Reset all internal state except the cluster offset, causing said offset to be read again the next time it is required.

def set_blob(self, i, blob_source):

Set the blob for the specified index.

Index must be <= number of blobs. If equal, the blob will be appended.

Parameters
i:intindex of blob to set
blob_source:BaseBlobSourcesource for the new blob
Raises
pyzim.exceptions.NonMutableif this cluster is set to be inmutable.
def unbind(self):

Unbind this object. Can be called multiple times.

DEFAULT_BLOB_READ: int =

how many bytes to read from a blob at once

Value
8192

Compression to use, None when unknown.

did_read_infobyte =

True if the infobyte was already read and parsed.

Returns
boolTrue if the infobyte was already read and parsed.
is_extended: bool =

Check whether this cluster needs to be an extended cluster.

Note that this function does not return the extension status as set in the cluster information byte, but calculates the required extension status based on the offsets. It may be forcefully set to a specific value.

offset: int or None =

Absolute offset of the cluster.

def _adjust_index(self, i):

Adjust an index to work with deletions.

Basically, if an index is deleted, all further indexes get reduced by one. As deletions only happen virtually in the wrapper and the wrapped cluster still use the original index system, such indexes need to be adjusted.

Speaking from experience, it's rater easy to get confused on when to use the adjusted index.
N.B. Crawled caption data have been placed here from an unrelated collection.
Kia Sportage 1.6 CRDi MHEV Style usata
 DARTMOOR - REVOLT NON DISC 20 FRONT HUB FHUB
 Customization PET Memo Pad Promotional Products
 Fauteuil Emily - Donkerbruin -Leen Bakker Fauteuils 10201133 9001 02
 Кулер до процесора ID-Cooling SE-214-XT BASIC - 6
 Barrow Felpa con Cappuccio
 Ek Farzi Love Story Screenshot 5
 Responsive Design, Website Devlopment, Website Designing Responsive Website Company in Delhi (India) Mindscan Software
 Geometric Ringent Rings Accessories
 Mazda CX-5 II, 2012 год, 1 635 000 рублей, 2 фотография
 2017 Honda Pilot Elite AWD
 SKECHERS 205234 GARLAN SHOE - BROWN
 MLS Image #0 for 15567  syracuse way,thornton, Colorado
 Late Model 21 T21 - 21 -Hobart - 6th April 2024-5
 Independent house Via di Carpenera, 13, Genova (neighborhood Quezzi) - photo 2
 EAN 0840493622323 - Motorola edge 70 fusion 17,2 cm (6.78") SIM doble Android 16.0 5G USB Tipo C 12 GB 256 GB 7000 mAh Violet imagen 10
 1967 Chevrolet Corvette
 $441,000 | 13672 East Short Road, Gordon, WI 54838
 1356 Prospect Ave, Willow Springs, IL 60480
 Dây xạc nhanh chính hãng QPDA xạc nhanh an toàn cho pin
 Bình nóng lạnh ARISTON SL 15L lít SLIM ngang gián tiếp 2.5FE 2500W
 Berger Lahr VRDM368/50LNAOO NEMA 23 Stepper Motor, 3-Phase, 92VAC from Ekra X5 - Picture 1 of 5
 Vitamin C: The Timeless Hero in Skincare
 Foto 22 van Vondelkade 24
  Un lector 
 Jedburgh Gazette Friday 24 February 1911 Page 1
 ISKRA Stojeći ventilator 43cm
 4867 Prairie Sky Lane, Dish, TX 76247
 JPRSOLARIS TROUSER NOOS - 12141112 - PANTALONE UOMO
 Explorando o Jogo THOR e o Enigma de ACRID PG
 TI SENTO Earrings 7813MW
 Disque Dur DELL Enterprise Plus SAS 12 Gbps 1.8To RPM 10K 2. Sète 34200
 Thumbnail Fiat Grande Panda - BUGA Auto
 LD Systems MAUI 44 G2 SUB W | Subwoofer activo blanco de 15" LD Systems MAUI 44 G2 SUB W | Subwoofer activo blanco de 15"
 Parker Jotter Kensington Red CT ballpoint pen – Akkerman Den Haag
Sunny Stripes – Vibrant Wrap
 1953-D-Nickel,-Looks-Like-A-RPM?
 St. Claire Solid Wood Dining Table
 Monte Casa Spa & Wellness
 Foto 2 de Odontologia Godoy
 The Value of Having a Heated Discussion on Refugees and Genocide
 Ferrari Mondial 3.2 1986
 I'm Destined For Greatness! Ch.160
The simplified answer is: if it is passed to the wrapped cluster, use the adjusted index. Otherwise, use the raw index.

Parameters
i:intindex to adjust
Returns
intthe adjusted index
def _iter_blob_sizes(self):

Iterate over the blob sizes.

This only includes blobs that are not removed.

Yields
intthe blob sizes of each blob in bytes
def _iter_write_raw(self):

Iteratively serialize the compressed part of this cluster, yielding each chunk that must be compressed.

Yields
bytesthe data of this cluster as it needs to be compressed and then written
_added_blobs: list of int =

a list of indexes of newly added blobs

_blobs: dict mapping int to pyzim.blob.BaseBlobSource =

a dict mapping blob number to the new/modified blobs

_cluster: Cluster =

the wrapped cluster. Any binding will be inherited.

if not None, use this value for Cluster.compression

_force_extension: None or bool =

if not None, use this value for ModifiableClusterWrapper.is_extended

_removed_blobs: list of int =

a sorted list of removed blob numbers

_has_modifications: bool =

Return True if this wrapper has any modifications registered.